━━ DATASET RECORDS ━━

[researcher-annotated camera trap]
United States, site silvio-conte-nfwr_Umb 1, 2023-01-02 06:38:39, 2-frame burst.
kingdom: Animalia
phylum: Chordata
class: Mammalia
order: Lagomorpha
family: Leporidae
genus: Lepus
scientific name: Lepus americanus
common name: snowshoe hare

━━━
━━ DATASET RECORDS ━━

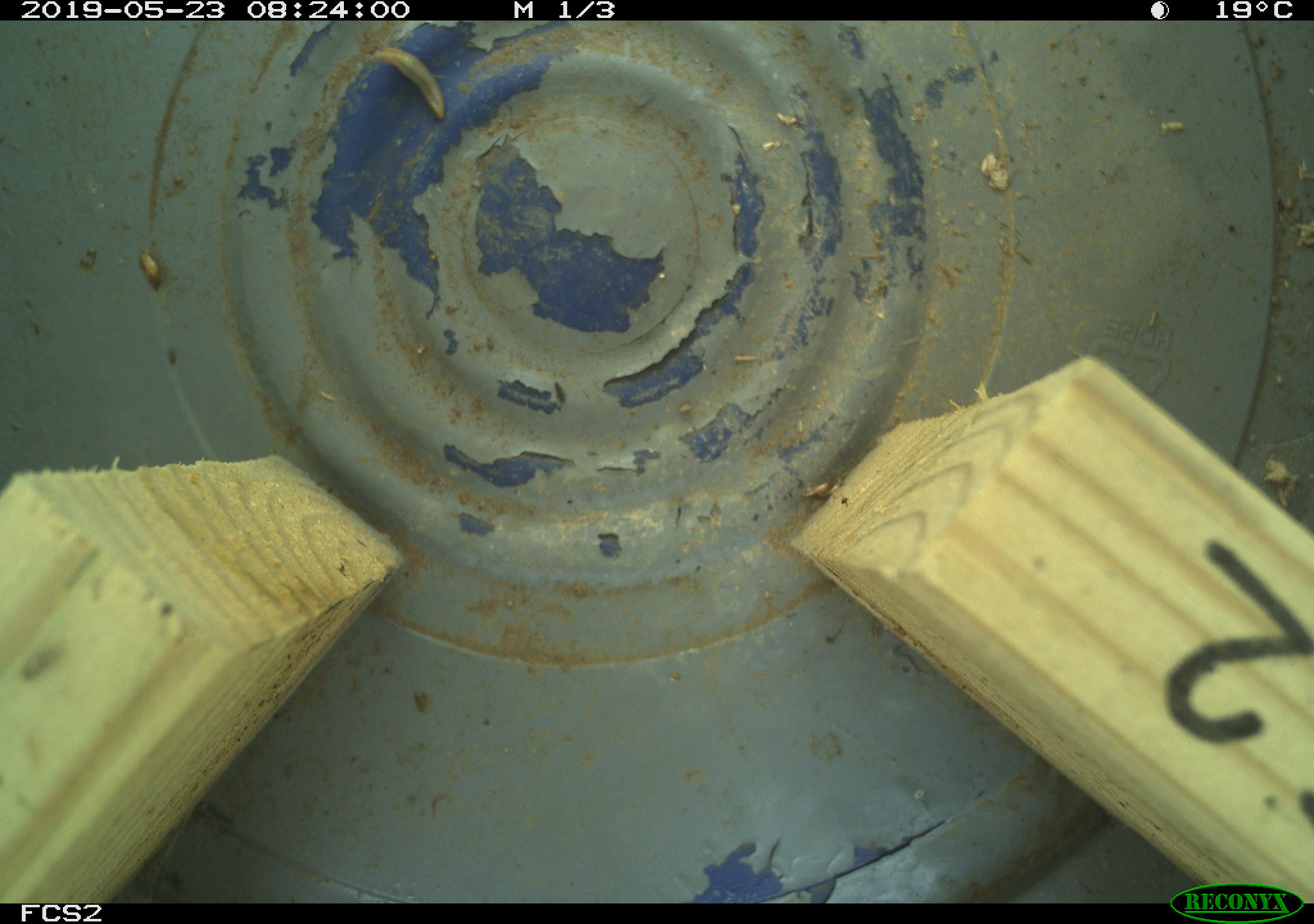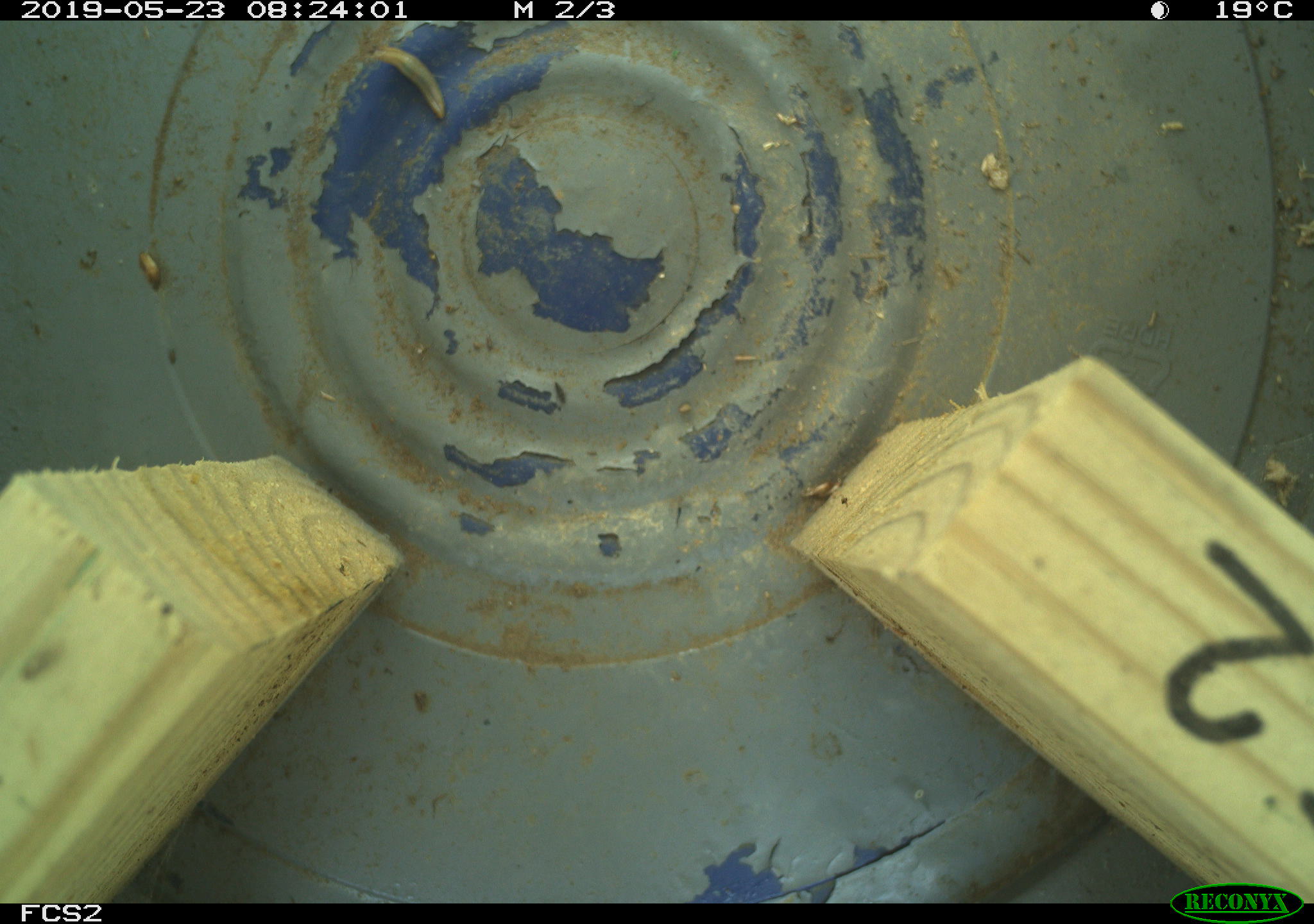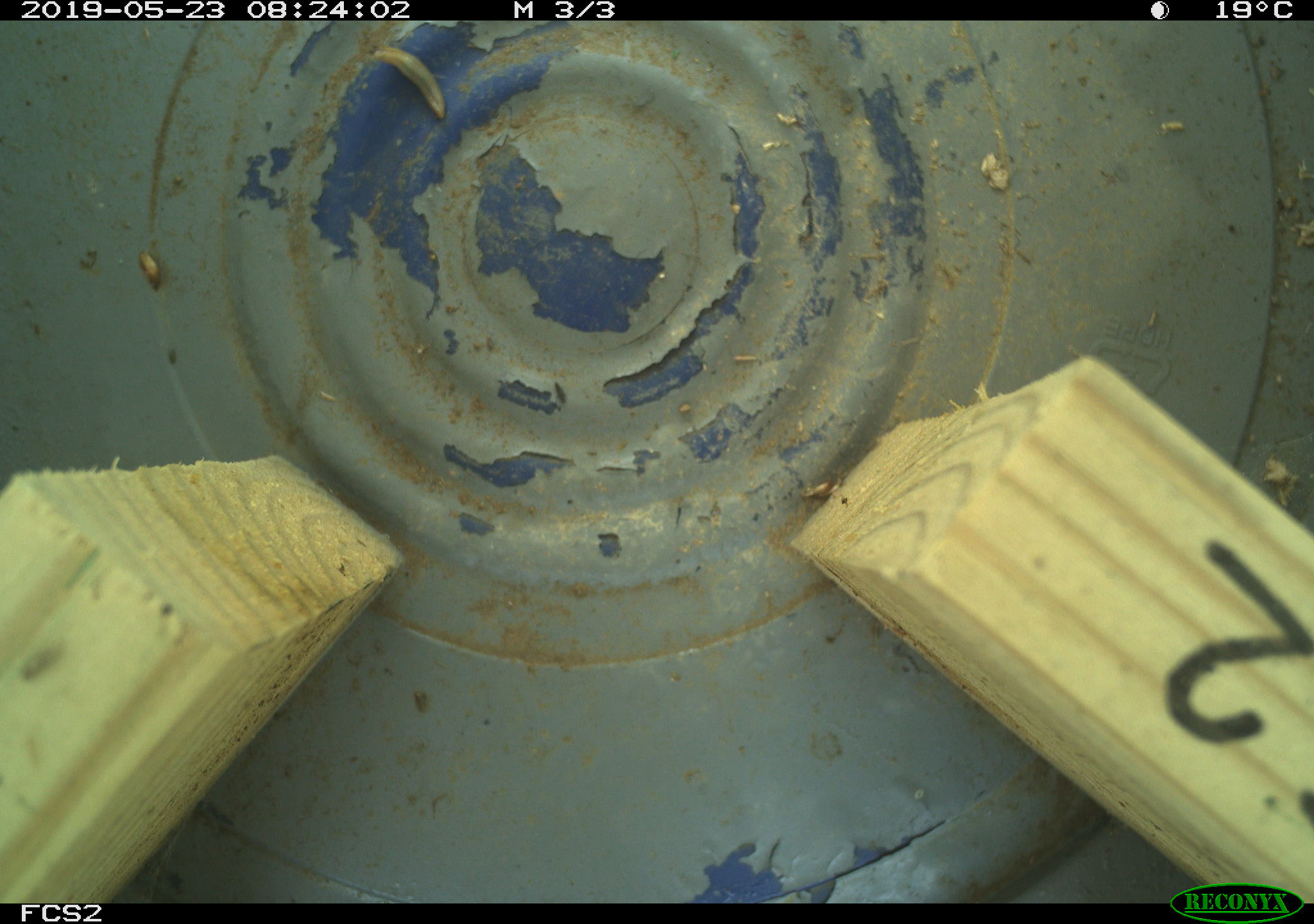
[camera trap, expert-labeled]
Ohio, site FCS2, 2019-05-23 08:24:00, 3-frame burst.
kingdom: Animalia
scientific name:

━━━

§ **DIRECTIONS FOR THIS TASK**: The entries above hold a line with "order: Lagomorpha" and a later line with "common name: snowshoe hare". Write out exactly those lines and all lines between, nothing more.

§ **ANSWER BELOW**:
order: Lagomorpha
family: Leporidae
genus: Lepus
scientific name: Lepus americanus
common name: snowshoe hare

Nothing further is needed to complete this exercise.